Giant Sand emerged in 1983 and released that group’s debut album, ‘Valley of Rain’ in 1985. In the 25 years since, he has released an estimated 40 albums or so. He’s not sure of the exact amount. Since his first record release came about by handing his demo tape over ‘in a less then lucid state’ to a touring band’s manager passing through Tucson in the early 80s, so had Howe continued the tradition by accepting the demos and facilitating the first releases of Grandaddy and M. Ward along the way.
2010 was a busy year for Howe Gelb and Giant Sand. The successful release of Giant Sand’s first new record on Fire Records ‘Blurry Blue Mountain’ marked a new chapter, whilst the prolific Gelb also found time to release a solo album with ‘A Band of Gypsies’. Recording in Cordoba, Spain during visits to the Andalucia city over a number of years, the group, featuring guitarist extraordinaire Raimundo Amador, released ‘Alegrías’, a genuinely beautiful and seamless blend of Howe’s infectious drawl with the vibrant warmth of a stunningly gifted set of flamenco musicians.

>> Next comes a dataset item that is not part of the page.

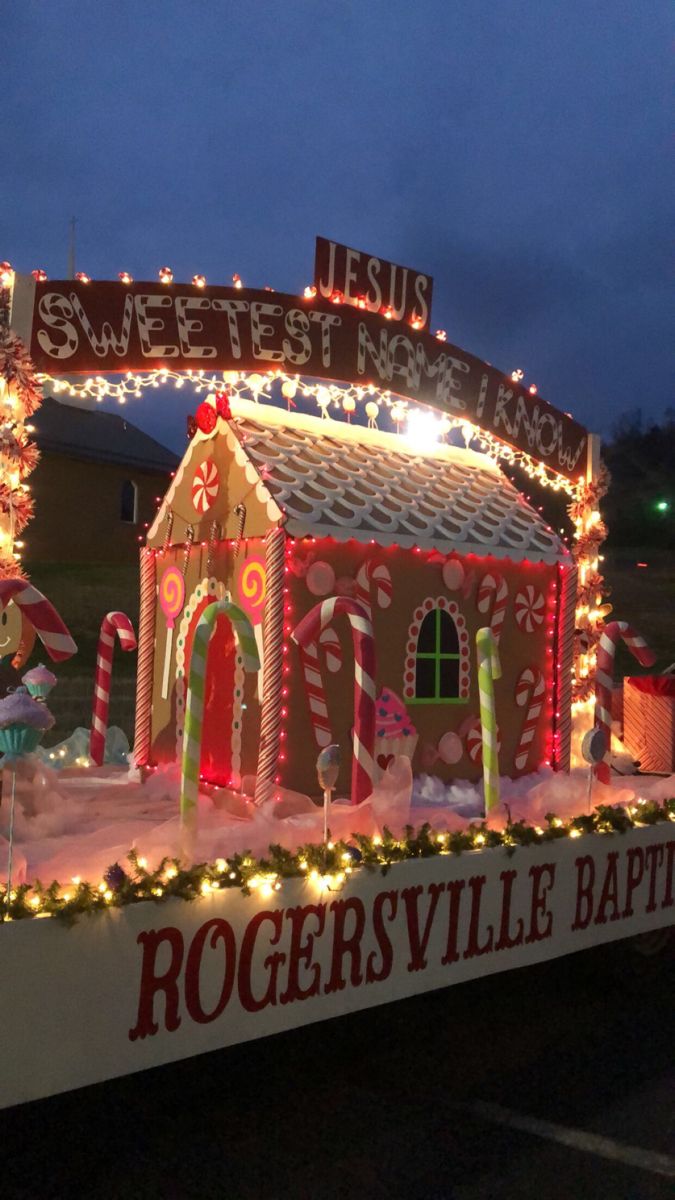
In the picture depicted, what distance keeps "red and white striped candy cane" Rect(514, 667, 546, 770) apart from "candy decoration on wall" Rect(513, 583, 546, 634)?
328 mm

For his next release, Giant Sand would go big, quite literally. Increasing in size to match Gelb’s big idea of a country-rock opera, Giant Giant Sand were formed and tasked with realising the vision that is ‘Tucson’. It is a sprawling yet personal 2xLP release which loosely follows the story of a drifter in the Arizona country. There are ballads, blues, desert rock and all else in-between.
Over the course of the last decade, Howe Gelb and Giant Sand have continued to evolve, skipping from genre to genre, revisiting old songs and continuing to build and evolve a unique body of work. 2018’s ‘Returns To The Valley Of Rain’ and 2019’s ‘Recounting The Ballads Of Thin Line Men’ saw the band re-record seminal albums, shining a new light on the songs and celebrating the band’s rich catalogue. Howe Gelb, residing in Tucson (Arizona), continues to look forward, innovate and reinterpret the great traditions of our musical history – where he goes next, we will simply have to wait and see.